Companies with exposure to the sinking of the Deepwater Horizon oil rig in the Gulf of Mexico are insured for losses totaling about $1.4 billion, according to initial reports from the companies involved in the incident as well as early insurance and reinsurance industry estimates compiled by the Insurance Information Institute (I.I.I.).

"The insurance losses from the sinking of the Deepwater Horizon will be significant and one of the largest losses ever for global offshore energy insurance and reinsurance markets," said Dr. Robert Hartwig, an economist and the president of the I.I.I., in a release. "The risks inherent in carrying out such a complicated endeavor, however, are well-syndicated, with the insured loss spread across a broad spectrum of insurers and reinsurers on a global scale."

The fire, explosion, and tragic loss of life preceding the sinking of the Deepwater Horizon oil rig on April 22 are believed to have been caused by an ineffective blowout preventer. Blowout preventers are designed to shut down an operational well and prevent oil from leaking into open waterways. The device's apparent failure to do so in this instance set the stage for the release of millions of gallons of oil into the Gulf of Mexico.

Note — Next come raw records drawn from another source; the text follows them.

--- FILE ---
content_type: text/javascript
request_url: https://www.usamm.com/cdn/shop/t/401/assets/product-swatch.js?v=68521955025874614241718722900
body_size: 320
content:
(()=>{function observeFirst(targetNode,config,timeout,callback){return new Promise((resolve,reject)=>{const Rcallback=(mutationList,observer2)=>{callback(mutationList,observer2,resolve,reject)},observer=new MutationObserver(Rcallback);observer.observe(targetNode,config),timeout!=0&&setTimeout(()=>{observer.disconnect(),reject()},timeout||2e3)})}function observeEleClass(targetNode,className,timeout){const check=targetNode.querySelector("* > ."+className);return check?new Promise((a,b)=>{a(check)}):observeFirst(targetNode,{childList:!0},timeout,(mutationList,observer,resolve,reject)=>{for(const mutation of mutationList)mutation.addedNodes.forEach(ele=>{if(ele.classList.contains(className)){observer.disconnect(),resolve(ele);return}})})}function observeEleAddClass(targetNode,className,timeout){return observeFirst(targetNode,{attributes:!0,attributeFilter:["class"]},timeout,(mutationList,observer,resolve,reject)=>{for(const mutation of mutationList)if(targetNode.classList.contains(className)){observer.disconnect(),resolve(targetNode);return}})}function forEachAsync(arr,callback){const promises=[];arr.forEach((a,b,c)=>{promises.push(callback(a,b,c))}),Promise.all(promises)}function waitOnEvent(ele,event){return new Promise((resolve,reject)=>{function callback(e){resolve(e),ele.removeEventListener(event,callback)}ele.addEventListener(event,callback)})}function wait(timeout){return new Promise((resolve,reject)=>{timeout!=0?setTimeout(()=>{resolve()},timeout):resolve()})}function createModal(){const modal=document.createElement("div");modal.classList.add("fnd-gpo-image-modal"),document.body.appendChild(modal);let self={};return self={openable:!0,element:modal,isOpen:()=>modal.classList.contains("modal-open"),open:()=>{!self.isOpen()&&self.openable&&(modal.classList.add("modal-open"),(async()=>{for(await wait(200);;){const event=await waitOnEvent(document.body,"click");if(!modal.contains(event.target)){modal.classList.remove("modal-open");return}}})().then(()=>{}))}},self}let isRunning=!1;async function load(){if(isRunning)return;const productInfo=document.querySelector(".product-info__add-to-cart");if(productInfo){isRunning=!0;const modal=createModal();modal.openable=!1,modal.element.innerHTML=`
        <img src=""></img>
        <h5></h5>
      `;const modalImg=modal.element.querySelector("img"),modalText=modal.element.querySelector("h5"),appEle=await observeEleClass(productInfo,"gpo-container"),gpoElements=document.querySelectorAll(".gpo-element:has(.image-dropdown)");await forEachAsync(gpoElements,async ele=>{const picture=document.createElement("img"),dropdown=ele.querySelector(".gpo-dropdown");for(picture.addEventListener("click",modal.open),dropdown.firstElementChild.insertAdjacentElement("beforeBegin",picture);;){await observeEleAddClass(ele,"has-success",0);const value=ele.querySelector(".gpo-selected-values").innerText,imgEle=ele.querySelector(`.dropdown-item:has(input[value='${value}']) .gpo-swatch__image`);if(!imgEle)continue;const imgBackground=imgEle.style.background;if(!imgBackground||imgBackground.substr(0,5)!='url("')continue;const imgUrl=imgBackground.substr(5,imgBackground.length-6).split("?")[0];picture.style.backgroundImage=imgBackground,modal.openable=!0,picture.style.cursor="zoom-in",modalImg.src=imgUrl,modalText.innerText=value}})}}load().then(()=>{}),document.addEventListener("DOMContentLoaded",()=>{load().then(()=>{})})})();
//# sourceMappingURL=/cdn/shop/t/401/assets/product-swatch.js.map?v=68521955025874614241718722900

The most expensive oil rig loss in world history occurred with the explosion and fire of Occidental Petroleum's Piper Alpha facility in the North Sea in 1988, which killed 167 workers (compared to the 11 deaths in the Deepwater Horizon incident). Insured losses from the 1988 incident totaled $3.4 billion in 2009 dollars, even though the event was not accompanied by a significant release of oil into the environment.